The earliest known references are from the diaries of James Melville, but the first detailed description comes from Mackay's 'Journey through Scotland' of 1723: "in St Leonard's is kept a silver arrow that is shot for by the students every year to keep up that noble and ancient exercise of archery, and he that wins it appends to it his coat of arms on a silver plate. This was brought to such a height by the emulation of scholars that some plates are as large as platters, which discouraging the poorer sort, who although good archers, dust not shoot their best for fear of winning and so exposing their poverty, the University suppressed this ponderous arrow and set up another rule that no plate appended to it should exceed an ounce”.


The competition, which was held under the auspices of the Faculty of Arts in June of each year, seems to have been open to all students of the university, and the winner had the privilege of presenting a silver medal to be hung upon the Arrow. The contest normally took place at the Bow Butts on the edge of the links, though both St Salvator's and St Leonard's Colleges had butts in their own grounds. The relics of the competition consist of three arrows and seventy medals. The oldest arrow covered the period until the Civil War, the second from the Restoration to 1703; the third from 1704 to 1754. The second and third arrows have each twelve rings for suspending the medals. The second arrow bears an inscription along its length: “Ter praemia primus Accipiet, flavaque caput necteur Olivia,” and this is repeated (with a slight variation) on its successor. The third arrow alone is dated (1704). The medals, while varying considerably in size and shape, follow a fairly standard design, the obverse generally bearing the coat of arms of the winner, and the reverse a figure of an archer. Most of them were made either at Edinburgh or Dundee.

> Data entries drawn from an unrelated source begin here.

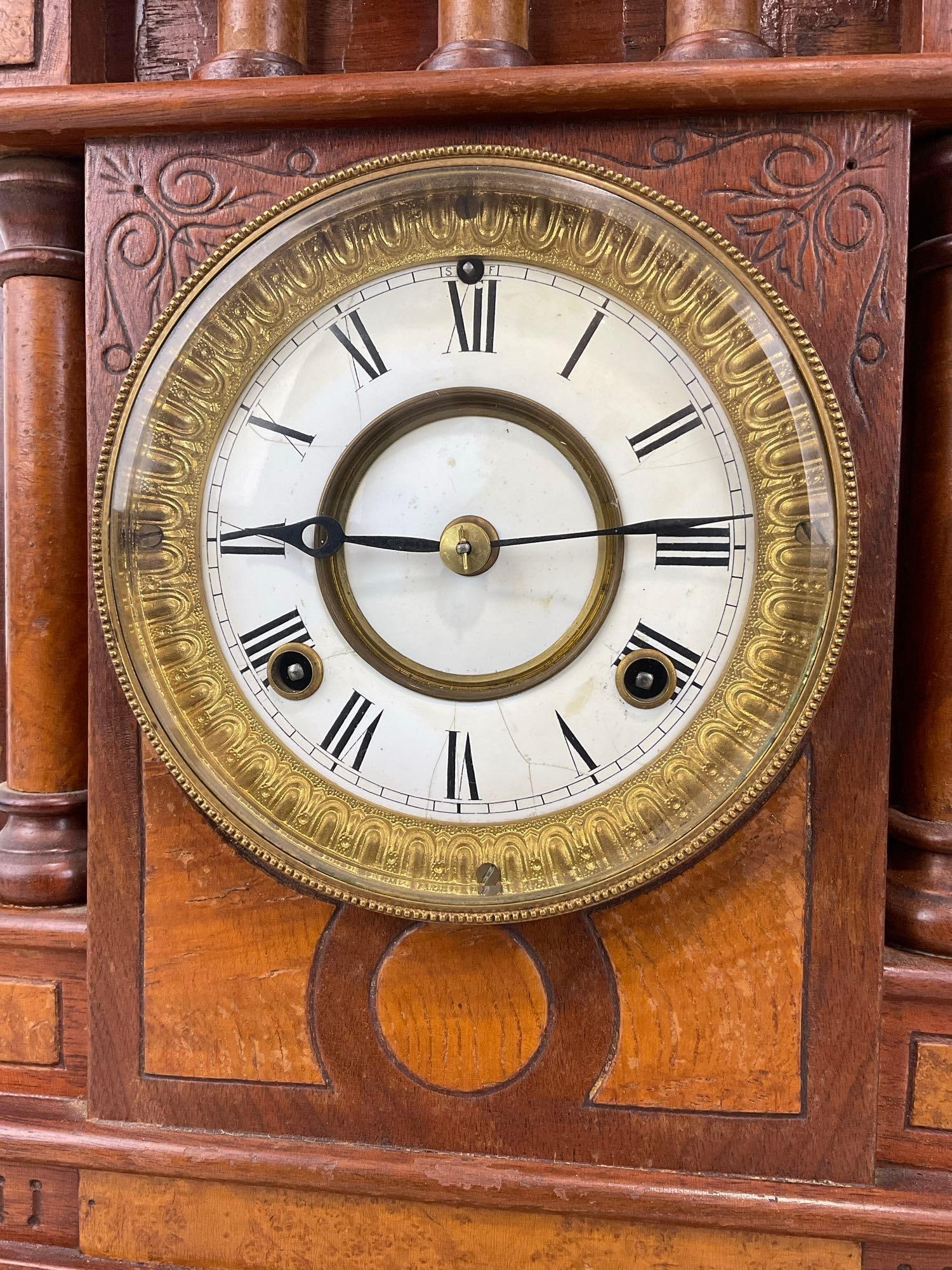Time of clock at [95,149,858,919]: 2:45
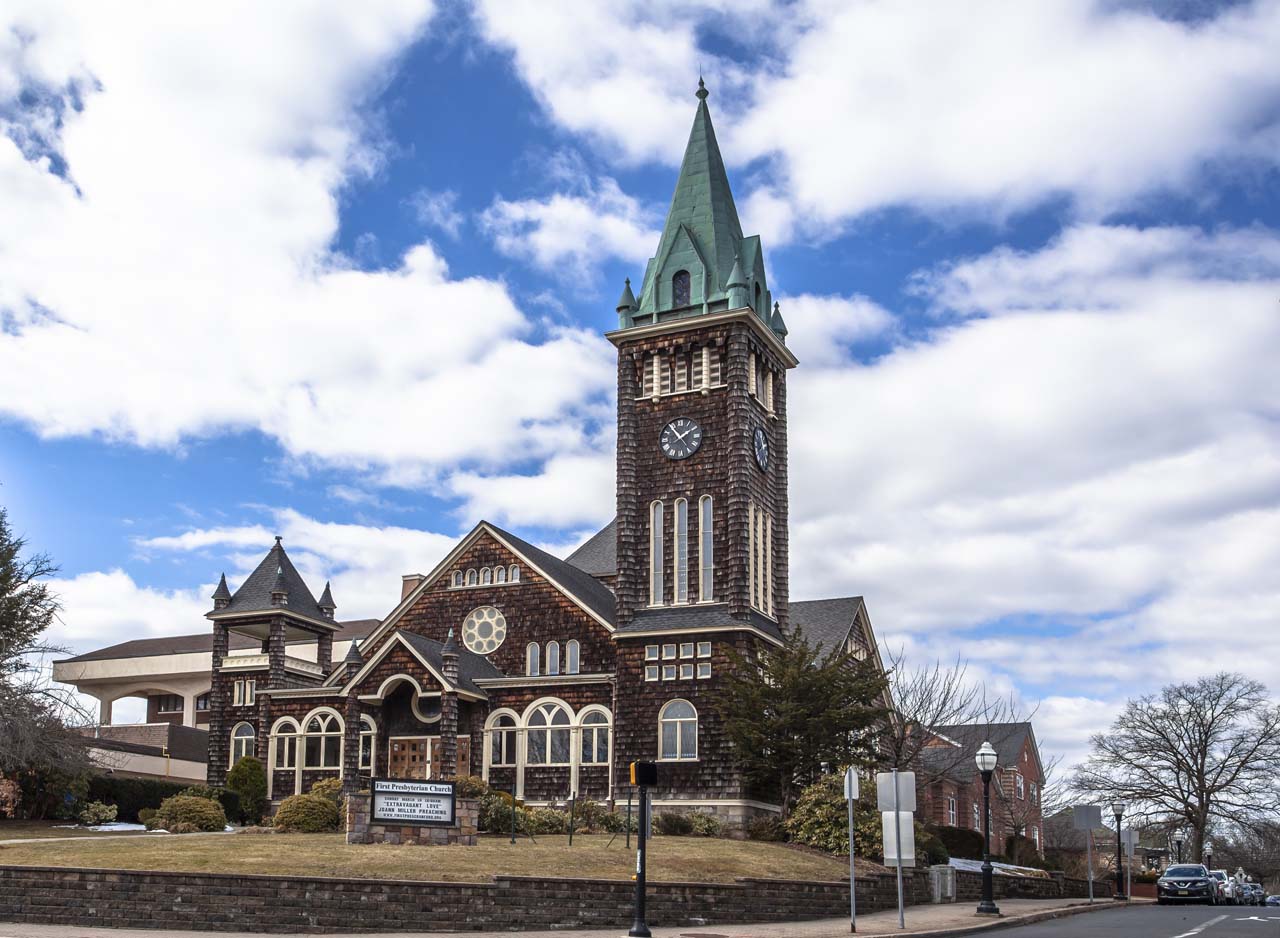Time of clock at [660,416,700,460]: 1:54
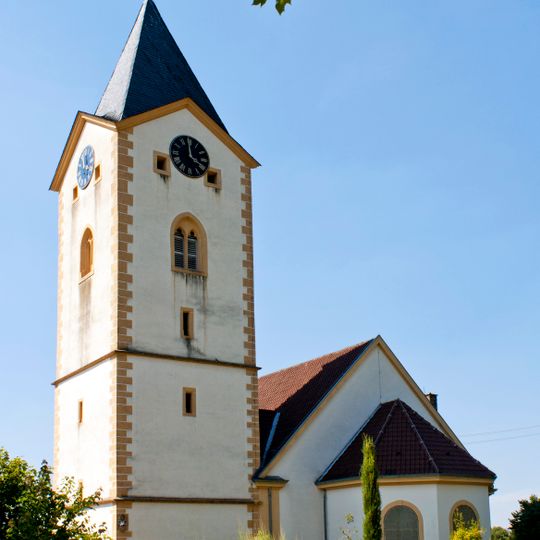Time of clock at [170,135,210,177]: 3:58
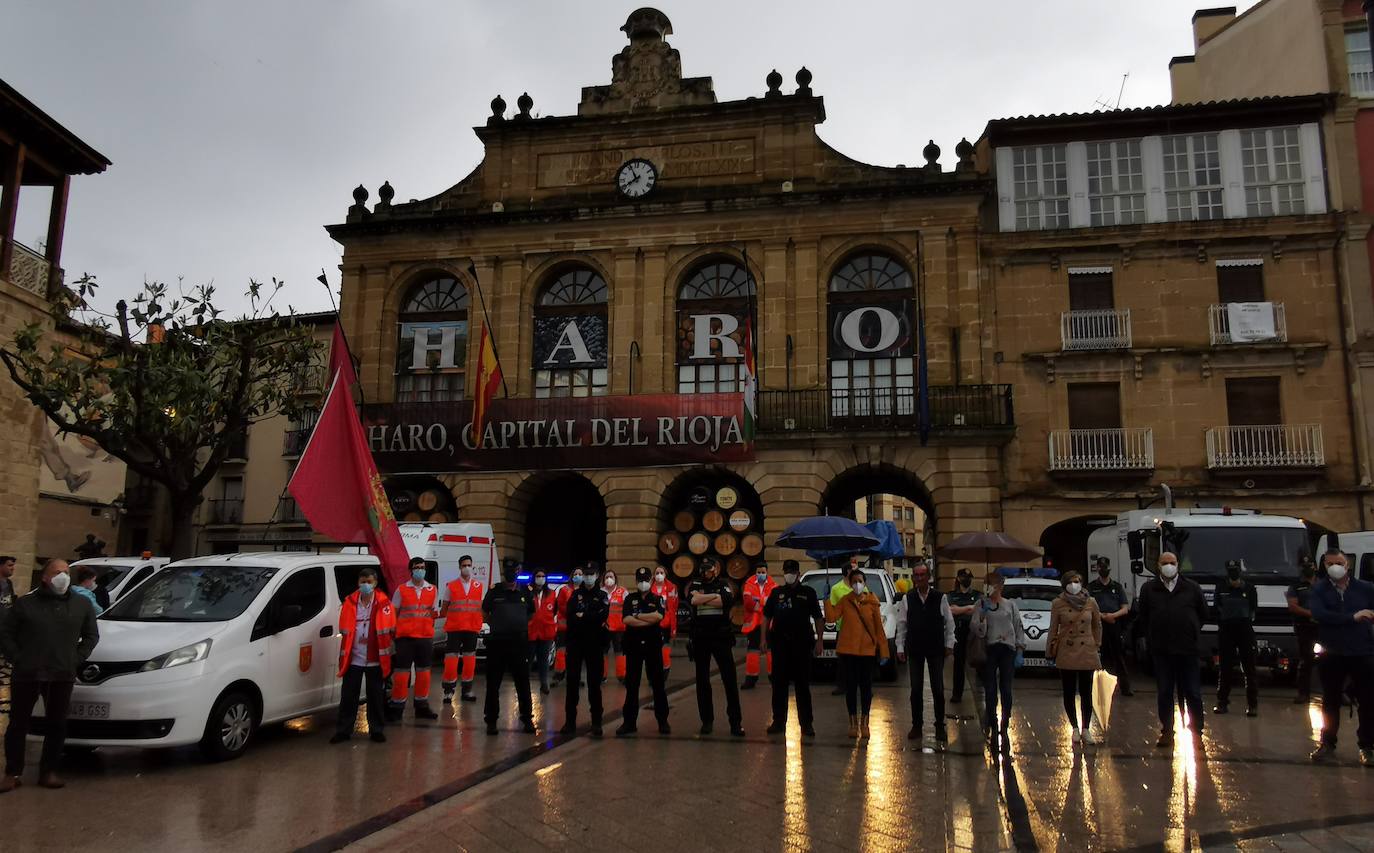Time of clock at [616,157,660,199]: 7:55
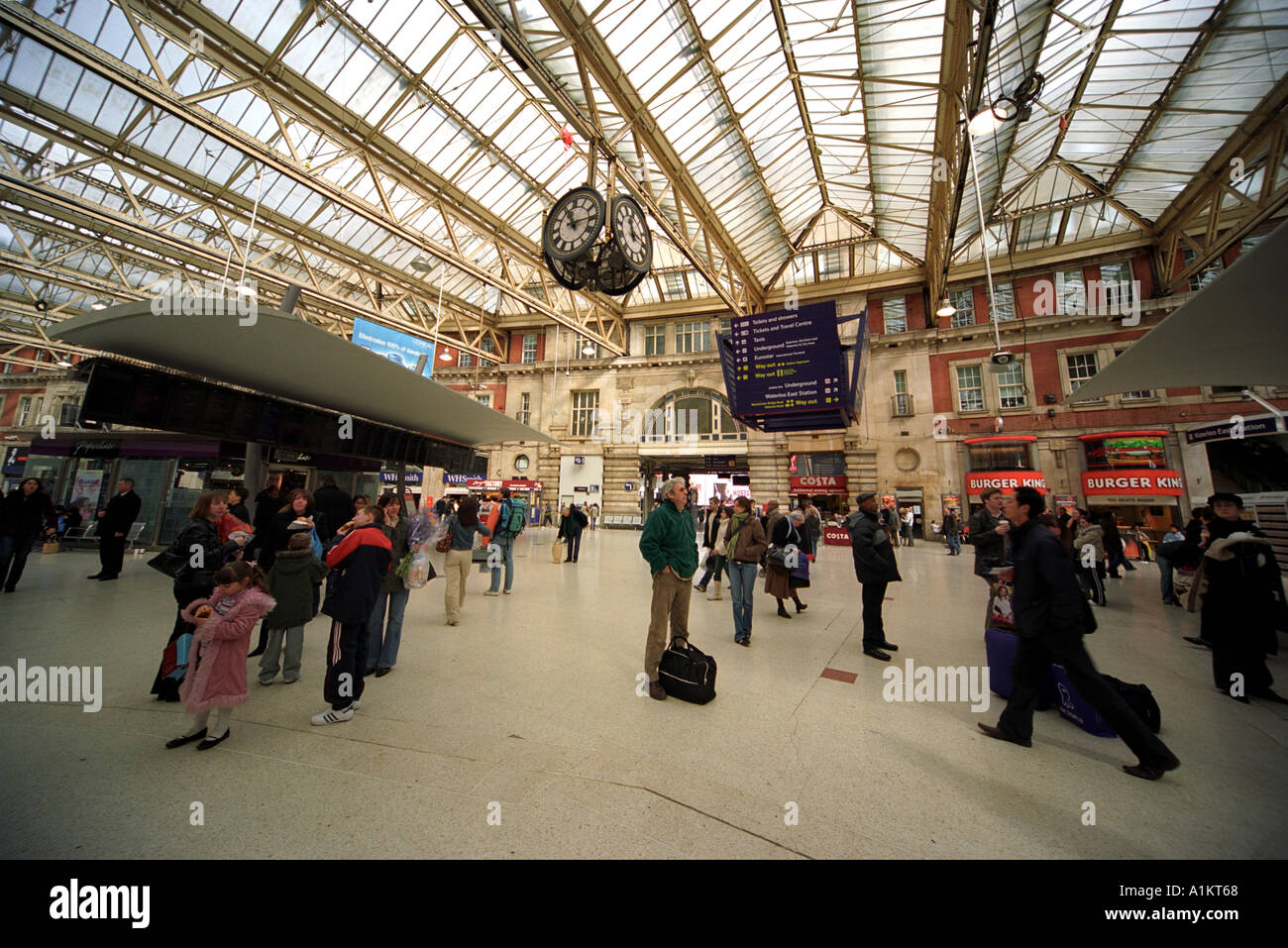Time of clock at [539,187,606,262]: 11:14
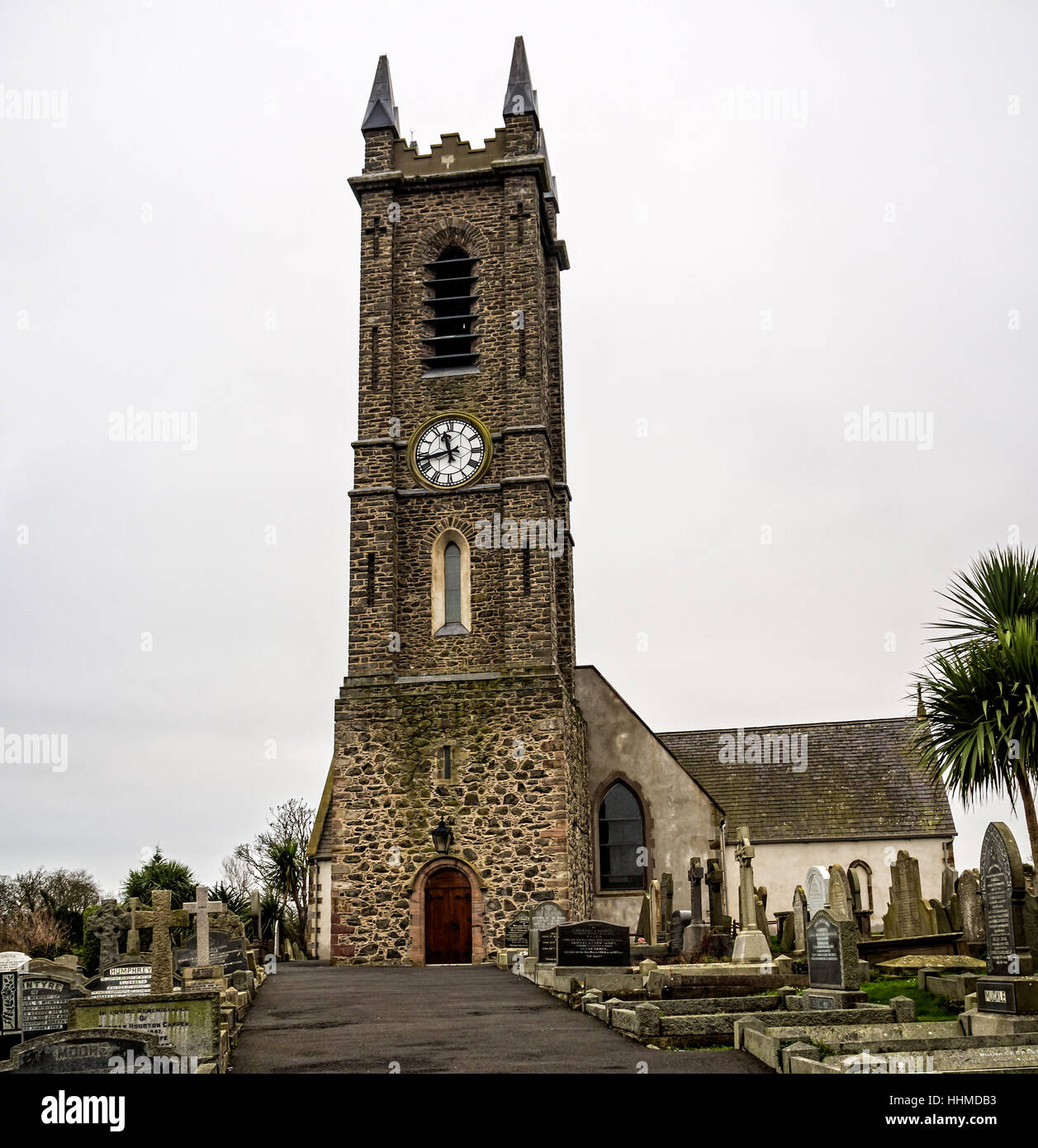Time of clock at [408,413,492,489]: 11:42
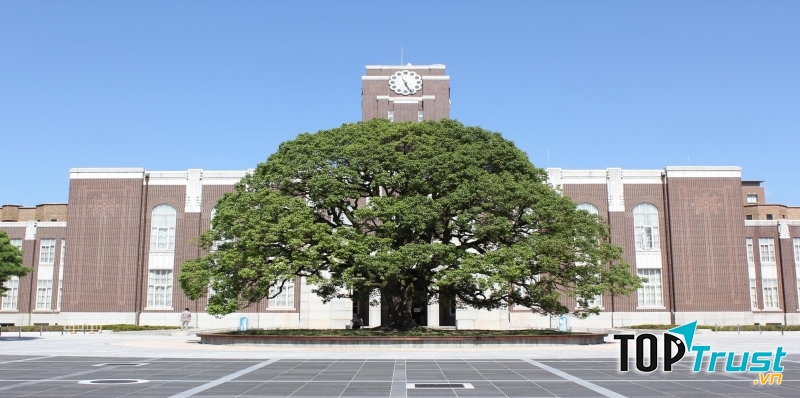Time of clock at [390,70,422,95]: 5:26
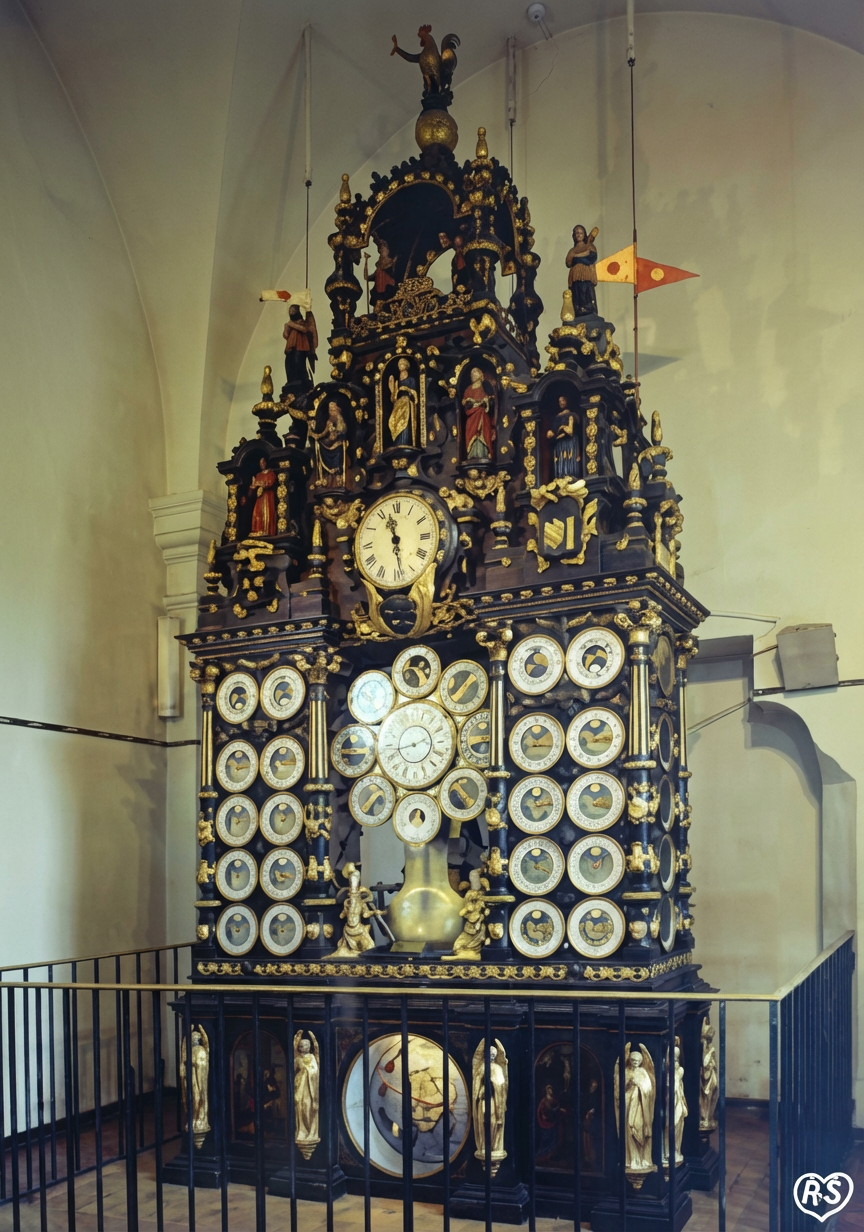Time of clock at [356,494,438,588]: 11:28
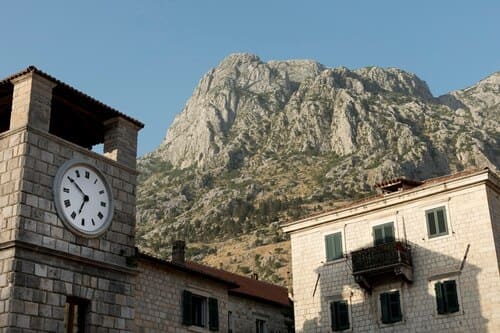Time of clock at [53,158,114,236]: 6:50
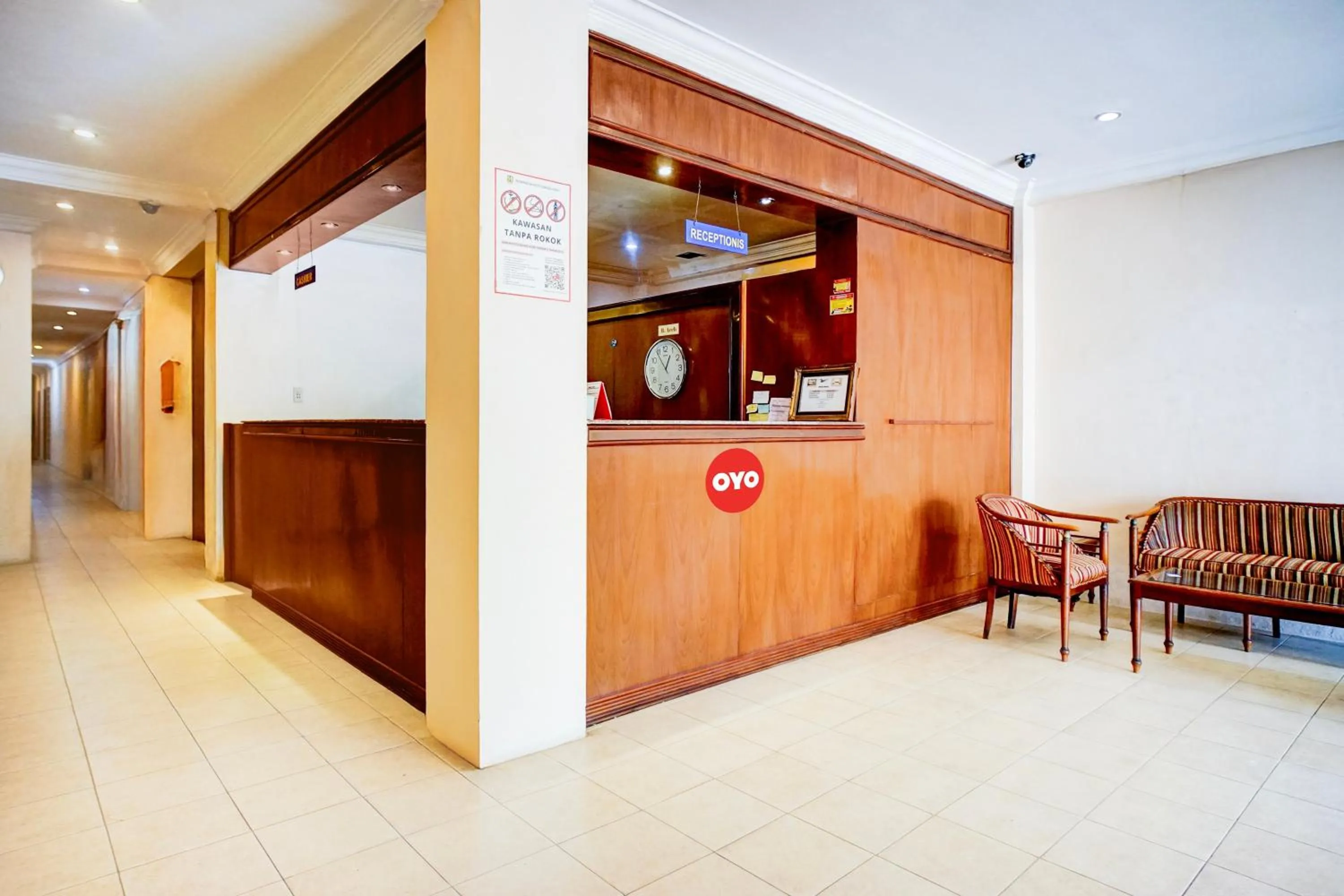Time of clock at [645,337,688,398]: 12:54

For the first period (1618-1642), there are eleven medals. All are comparatively small, the commonest size being about a half by a quarter inches. The series includes the medals of Argyll (1623), David Leslie (1626) and Montrose (1628). For the second period (1675-1703), there are twenty-four medals of very much larger dimensions and more elaborate design. A favourite sixe is 5 1/2 by 4 1/4 inches, but Lord Leslie's medal for 1694 attains the monstrous proportions of 8 by 5 7/8 inches. Among the winners, the best known name is that of Alexander Robertson of Struan (1687). For the third period (1704-1754) there are thirty-five medals. Until 1707 these were still very large, but hereafter restrictions were imposed on this extravagance by the University authorities, and from 1710 few medals are larger than some 3 1/2 by 3 inches, and all are of a simple oval design.


The competition ceased in the mid-eighteenth century, and was not revived until 1970 by the Kate Kennedy Club. The competition was then taken over soon after by the University of St Andrews Archery Club and it has been the designation of the President every year to run the competition up until the present day.